__WHAT IS REQUIRED__. Continue the passage below on Gillette's business strategy from the point where it stops.

───── GIVEN PASSAGE ─────

Little of this hyperactivity represents a bold departure from the path set by Mockler. But analysts give the 62-year-old Zeien credit for seizing opportunities for long-term growth and for fine-tuning operations. "Zeien hasn't changed the strategy but enhanced it," says Andrew Shore, a consumer products analyst at PaineWebber Group Inc. Despite the global recession, Gillette's results show a steady improvement since Zeien took over. Net income in the first six months increased 20%, to $249.9 million, on sales up only 9%, to $2.4 billion. That follows a 16% net gain in 1991. The growth has been powered by Sensor and Oral-B, its toothbrush and oral care operation.
Of Gillette's recent moves, by far the riskiest is the toiletries line. Gillette's track record there is spotty, with successes in the 1960s and 1970s followed by a series of disappointments, such as a failed foray into European women's toiletries in the 1980s. But Gillette's strength is with men, and executives are convinced they can use their strong brand name as an umbrella for a wider range of men's products. Zeien won't detail the new offerings, but the line will likely include 14 items, notably pre- and after-shaves and a gel shaving cream. The most innovative product: a gel-based deodorant that will roll on using a patented, sievelike delivery system.

───── DATASET EXTRACT ─────

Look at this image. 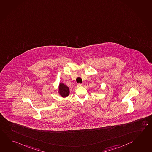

─────

__TASK RESPONSE__.
Mockler had been planning to roll out the line last year, but Zeien canceled the introduction two weeks after he took charge. "I decided we would only launch when testing showed consumers preferred all 14 mf our products, hands down, to the best-performing product on the market," says Zeien. With that condition met, at least in internal tests, the line will be rolled out late this year, with an ad blitz to start during the Super Bowl in late January--just like Sensor.
PEN PALL. Will it work? Many outsiders are skeptical, citing Gillette's sorry record in toiletries. Besides, competition has become very stiff in the once fragmented men's toiletries business. Procter & Gamble now owns Old Spice and Noxzema, Colgate bought Mennen, and Unilever grabbed Faberge's Brut brand. "You've now got some sophisticated worldwide marketers in this business," says Allan Mottus, a New York retailing consultant. But, he adds, "nobody has a better brand name than Gillette." If the line flops, some believe Gillette should simply abandon the whole field. Zeien says that won't happen.
The Parker Pen acquisition, on the other hand, has won nearly universal plaudits from analysts as a strategically sound move to expand a business in which Gillette is a world power. The only problem: possible antitrust difficulties. In the U.S. and some European countries, Gillette's share of the market for refillable pens would be quite high. Parker Chairman Jacques G. Margry figures the share in Britain and France would be 60%. The British Office of Fair Trading is checking into the merger, as are authorities in other countries.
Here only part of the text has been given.